── Extract to read ──

Yes, but that’s different than the abortion bans. The abortion bans involve State A making it a crime for a resident to have an abortion in State B without anything happening in State A. That would be like State A convicting someone of rape for having sex in State B, where it was legal. I’m not saying that some state wouldn’t try to bring it up- but it’s very different.
I was responding specifically to Whack-a-Mole’s comment of Full Faith and Credit statement and saying that is not an absolute. My assertion was
It always amazing me when there a (usually domestic) high-profile murder case & the evidence shows that the spouse/suspect, while logged in googles things like, “How to dispose of a body” or “What saw to cut human bones” or “how long until a dead body begins to smell”. Log out, use private browsing, clear your history. There should be a ‘moron’ enhancement at sentencing time for those idjits!
.
Just go back to the early 2000s
.
That communication device in your pocket was used primarily to make phone calls & talk to someone on the other end. Unlike with texts, there will be a call log history that I called you but no details of what we talked about.
Cyber Monday became a thing because everyone had really slow dial-up at home but those fancy-schmancy, fast T1 lines at work. It was a lot faster for you to do your shopping at work, even if you were wasting bossman’s time. Or when HS kids still went to the library to do their research, again because it was faster than your home AOL dialup - Searching for that out-of-state clinic on the local library’s computer won’t show up in your browsing history when they search your phone. It ain’t rocket surgery if you stop to take a minute & think about it.

───

Problems to solve:
• A. Return the part of the comments on abortion bans and browsing history above from "I was responding" to "for those idjits!", copied word for word.
• B. In the comments on abortion bans and browsing history above, why did Cyber Monday become a thing?
• C. Carry on the comments on abortion bans and browsing history above, starting right after their last sentence.

── Data supplied ──

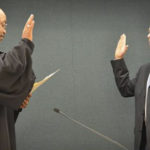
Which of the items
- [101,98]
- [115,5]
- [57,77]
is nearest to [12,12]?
[57,77]

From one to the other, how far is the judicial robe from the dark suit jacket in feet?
2.39

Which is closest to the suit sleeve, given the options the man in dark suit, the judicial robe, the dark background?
the man in dark suit

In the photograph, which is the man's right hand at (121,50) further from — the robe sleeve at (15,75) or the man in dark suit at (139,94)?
the robe sleeve at (15,75)

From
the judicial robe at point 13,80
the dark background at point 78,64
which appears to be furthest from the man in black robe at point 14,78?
the dark background at point 78,64

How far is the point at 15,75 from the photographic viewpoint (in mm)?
1046

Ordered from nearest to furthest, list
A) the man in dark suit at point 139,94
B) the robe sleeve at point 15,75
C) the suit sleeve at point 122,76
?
the robe sleeve at point 15,75, the man in dark suit at point 139,94, the suit sleeve at point 122,76

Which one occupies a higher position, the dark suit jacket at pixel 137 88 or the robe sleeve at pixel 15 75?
the robe sleeve at pixel 15 75

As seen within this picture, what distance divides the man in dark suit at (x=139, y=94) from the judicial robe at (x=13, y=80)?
73 cm

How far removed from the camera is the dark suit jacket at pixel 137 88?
155 cm

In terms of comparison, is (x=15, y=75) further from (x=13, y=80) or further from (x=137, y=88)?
(x=137, y=88)

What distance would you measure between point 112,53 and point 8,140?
1.45 metres

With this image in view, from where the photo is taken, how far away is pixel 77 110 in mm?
2314

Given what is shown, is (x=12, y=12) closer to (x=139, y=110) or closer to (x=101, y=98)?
(x=101, y=98)

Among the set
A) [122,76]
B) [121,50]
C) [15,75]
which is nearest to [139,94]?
[122,76]
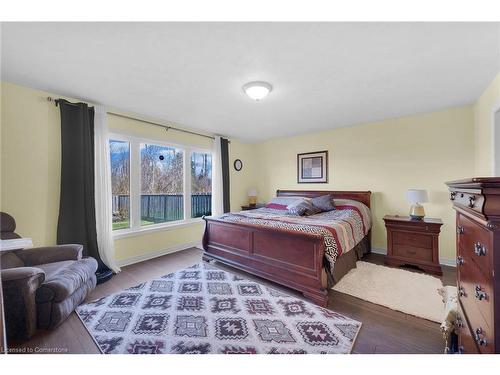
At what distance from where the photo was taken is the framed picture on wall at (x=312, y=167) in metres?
4.43

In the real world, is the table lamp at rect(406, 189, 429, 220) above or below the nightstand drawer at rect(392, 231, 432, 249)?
above

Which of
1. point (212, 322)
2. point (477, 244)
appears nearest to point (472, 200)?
point (477, 244)

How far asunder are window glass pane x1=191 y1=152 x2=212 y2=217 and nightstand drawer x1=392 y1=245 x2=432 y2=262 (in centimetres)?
339

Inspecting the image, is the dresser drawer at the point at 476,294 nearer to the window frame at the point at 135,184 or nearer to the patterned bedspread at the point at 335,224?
the patterned bedspread at the point at 335,224

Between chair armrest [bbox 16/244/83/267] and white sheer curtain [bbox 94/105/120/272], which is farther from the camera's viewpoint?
white sheer curtain [bbox 94/105/120/272]

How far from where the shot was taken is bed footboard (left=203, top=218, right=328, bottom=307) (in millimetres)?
2221

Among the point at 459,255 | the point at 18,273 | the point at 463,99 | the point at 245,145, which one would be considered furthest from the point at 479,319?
the point at 245,145

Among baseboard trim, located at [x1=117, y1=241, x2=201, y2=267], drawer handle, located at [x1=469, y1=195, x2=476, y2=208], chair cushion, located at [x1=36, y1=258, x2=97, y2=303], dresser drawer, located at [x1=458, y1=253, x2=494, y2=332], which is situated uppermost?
drawer handle, located at [x1=469, y1=195, x2=476, y2=208]

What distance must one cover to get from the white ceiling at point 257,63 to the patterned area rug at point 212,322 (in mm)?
2300

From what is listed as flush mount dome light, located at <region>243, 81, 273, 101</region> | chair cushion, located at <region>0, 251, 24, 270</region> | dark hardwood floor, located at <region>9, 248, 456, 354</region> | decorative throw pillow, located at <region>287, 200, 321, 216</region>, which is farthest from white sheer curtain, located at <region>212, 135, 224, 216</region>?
chair cushion, located at <region>0, 251, 24, 270</region>

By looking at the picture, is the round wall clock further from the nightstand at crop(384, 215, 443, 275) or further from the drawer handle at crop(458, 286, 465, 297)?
the drawer handle at crop(458, 286, 465, 297)

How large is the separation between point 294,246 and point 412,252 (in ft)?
6.23

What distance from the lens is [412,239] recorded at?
303 centimetres

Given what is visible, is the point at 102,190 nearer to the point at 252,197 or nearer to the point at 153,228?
the point at 153,228
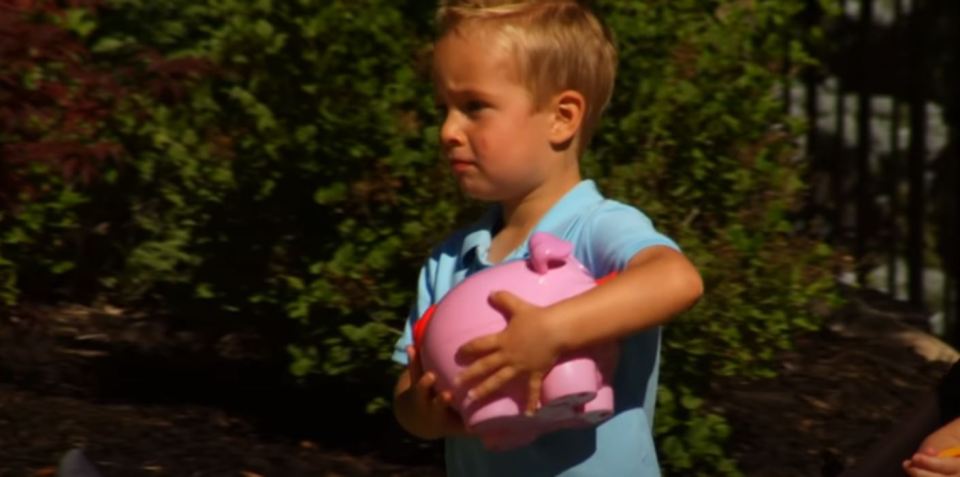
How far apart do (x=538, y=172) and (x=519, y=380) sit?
1.55ft

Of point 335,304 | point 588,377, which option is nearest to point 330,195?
point 335,304

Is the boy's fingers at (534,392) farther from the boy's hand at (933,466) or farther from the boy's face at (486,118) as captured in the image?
the boy's hand at (933,466)

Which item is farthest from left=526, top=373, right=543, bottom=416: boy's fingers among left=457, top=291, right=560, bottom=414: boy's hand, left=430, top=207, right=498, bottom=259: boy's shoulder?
left=430, top=207, right=498, bottom=259: boy's shoulder

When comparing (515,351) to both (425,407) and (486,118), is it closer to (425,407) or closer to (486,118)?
(425,407)

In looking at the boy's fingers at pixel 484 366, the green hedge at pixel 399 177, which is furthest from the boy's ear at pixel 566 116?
the green hedge at pixel 399 177

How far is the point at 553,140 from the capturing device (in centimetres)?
351

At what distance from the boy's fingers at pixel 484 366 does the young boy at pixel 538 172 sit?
0.33 feet

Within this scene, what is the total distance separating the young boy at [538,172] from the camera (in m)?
3.42

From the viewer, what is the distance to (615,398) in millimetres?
3449

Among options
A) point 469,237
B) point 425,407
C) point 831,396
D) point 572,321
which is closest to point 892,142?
point 831,396

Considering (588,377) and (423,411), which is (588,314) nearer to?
(588,377)

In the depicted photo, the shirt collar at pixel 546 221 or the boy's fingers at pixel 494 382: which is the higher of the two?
the shirt collar at pixel 546 221

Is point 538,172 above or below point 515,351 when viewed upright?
above

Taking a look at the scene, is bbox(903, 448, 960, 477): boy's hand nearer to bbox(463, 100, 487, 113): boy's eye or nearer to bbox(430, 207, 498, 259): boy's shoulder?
bbox(430, 207, 498, 259): boy's shoulder
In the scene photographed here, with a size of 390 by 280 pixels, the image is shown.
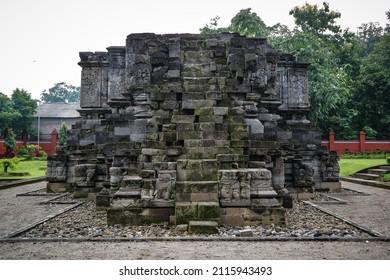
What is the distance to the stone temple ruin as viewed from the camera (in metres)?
6.57

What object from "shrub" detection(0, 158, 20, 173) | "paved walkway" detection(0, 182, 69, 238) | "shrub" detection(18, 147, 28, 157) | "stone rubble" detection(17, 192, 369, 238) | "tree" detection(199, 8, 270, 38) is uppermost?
"tree" detection(199, 8, 270, 38)

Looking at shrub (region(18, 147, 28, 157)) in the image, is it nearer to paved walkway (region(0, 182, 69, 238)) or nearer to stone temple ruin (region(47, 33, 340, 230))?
stone temple ruin (region(47, 33, 340, 230))

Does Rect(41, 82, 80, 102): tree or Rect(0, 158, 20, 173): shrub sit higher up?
Rect(41, 82, 80, 102): tree

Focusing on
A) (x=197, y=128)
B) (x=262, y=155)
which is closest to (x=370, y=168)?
(x=262, y=155)

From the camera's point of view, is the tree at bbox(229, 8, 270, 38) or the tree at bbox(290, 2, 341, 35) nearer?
the tree at bbox(229, 8, 270, 38)

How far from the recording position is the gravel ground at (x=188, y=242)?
4777mm

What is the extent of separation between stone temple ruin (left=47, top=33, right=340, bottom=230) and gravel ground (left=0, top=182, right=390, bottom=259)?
431 mm

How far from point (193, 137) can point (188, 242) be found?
2625mm

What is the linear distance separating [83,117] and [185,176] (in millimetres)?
8412

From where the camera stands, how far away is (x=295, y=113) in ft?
42.7

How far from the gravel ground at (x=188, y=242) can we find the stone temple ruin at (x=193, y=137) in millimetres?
431

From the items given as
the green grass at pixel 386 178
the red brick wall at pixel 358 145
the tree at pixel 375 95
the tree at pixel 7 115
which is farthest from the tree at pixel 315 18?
the tree at pixel 7 115

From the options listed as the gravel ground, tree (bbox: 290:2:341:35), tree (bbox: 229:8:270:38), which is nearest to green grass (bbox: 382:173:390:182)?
the gravel ground
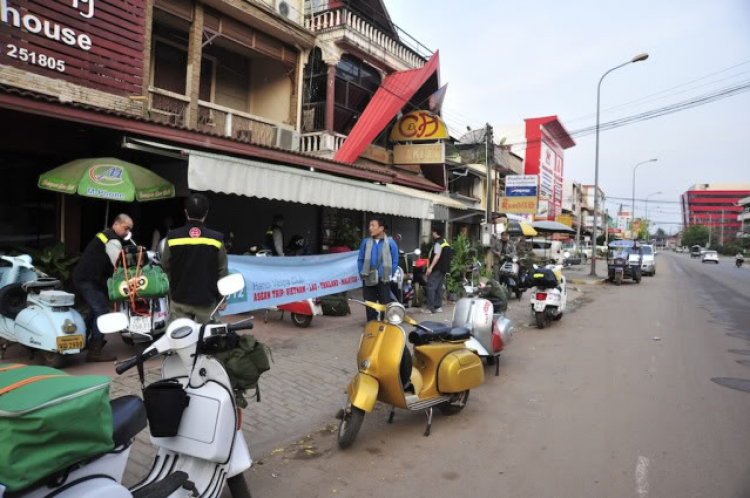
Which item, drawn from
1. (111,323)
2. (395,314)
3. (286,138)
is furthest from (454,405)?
(286,138)

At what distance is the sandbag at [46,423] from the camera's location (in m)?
1.52

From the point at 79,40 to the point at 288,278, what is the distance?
18.5 feet

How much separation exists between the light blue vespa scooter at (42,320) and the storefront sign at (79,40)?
4.30 metres

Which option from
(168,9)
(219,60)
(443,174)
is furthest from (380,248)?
(443,174)

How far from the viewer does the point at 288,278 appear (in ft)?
24.8

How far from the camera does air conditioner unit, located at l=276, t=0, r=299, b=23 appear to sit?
12.4 meters

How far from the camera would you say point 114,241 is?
18.3 ft

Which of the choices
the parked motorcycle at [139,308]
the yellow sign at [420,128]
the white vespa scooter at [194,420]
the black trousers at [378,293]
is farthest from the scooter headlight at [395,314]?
the yellow sign at [420,128]

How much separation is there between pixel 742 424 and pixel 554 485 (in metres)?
2.53

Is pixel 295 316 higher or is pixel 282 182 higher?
pixel 282 182

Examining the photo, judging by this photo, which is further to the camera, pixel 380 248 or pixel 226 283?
pixel 380 248

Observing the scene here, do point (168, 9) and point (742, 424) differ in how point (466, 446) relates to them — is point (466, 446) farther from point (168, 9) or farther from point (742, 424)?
point (168, 9)

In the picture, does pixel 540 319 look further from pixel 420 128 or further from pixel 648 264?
pixel 648 264

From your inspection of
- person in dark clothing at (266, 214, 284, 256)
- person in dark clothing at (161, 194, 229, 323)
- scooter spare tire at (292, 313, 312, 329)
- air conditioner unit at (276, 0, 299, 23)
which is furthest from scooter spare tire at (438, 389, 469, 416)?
air conditioner unit at (276, 0, 299, 23)
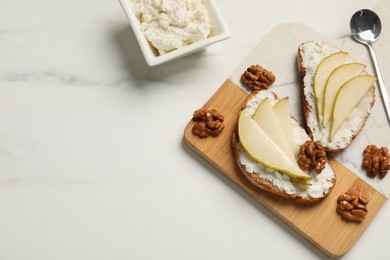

───

Activity answers:
• A.
I was responding specifically to Whack-a-Mole’s comment of Full Faith and Credit statement and saying that is not an absolute. My assertion was
It always amazing me when there a (usually domestic) high-profile murder case & the evidence shows that the spouse/suspect, while logged in googles things like, “How to dispose of a body” or “What saw to cut human bones” or “how long until a dead body begins to smell”. Log out, use private browsing, clear your history. There should be a ‘moron’ enhancement at sentencing time for those idjits!

• B. Everyone had really slow dial-up at home but fast T1 lines at work.

• C.
Worst Pet Ever.
Can you link to some proof of this?
You would have to have a complainant with due standing to bring charges. That is a pretty high bar. Realistically, if you go to another country and engage in terroristical activities that threaten to harm Americans or countries that are close allies, prosecution would be likely upon your return. Most other situations are pretty hard to prosecute.
I thought people get charged with sex tourism all of the time.
Yes, but that’s a US law for US citizens and residents.
AIUI, when you cross state lines within the US and have sexual relations, the federal age of consent (18 years) also applies. It doesn’t matter if your under-18 sex partner is over the state age of consent in both your state and their state: if you traveled interstate to your encounter, the feds’ rules take precedence.
But there isn’t a federal ban on abortion (at present), or on gambling, so they don’t automatically become federal crimes if you cross state lines to do them. And yeah, that being the case I do not see how Texas or any other state can appeal to federal extraterritorial sexual exploitation prohibitions (i.e., traveling interstate or internationally to bonk a minor is verboten) as a precedent for its attempted “state sovereignty” restrictions on state residents traveling to obtain an abortion.
But then, IANAL so don’t take my word for it.
Why the “but”. That’s what I said originally.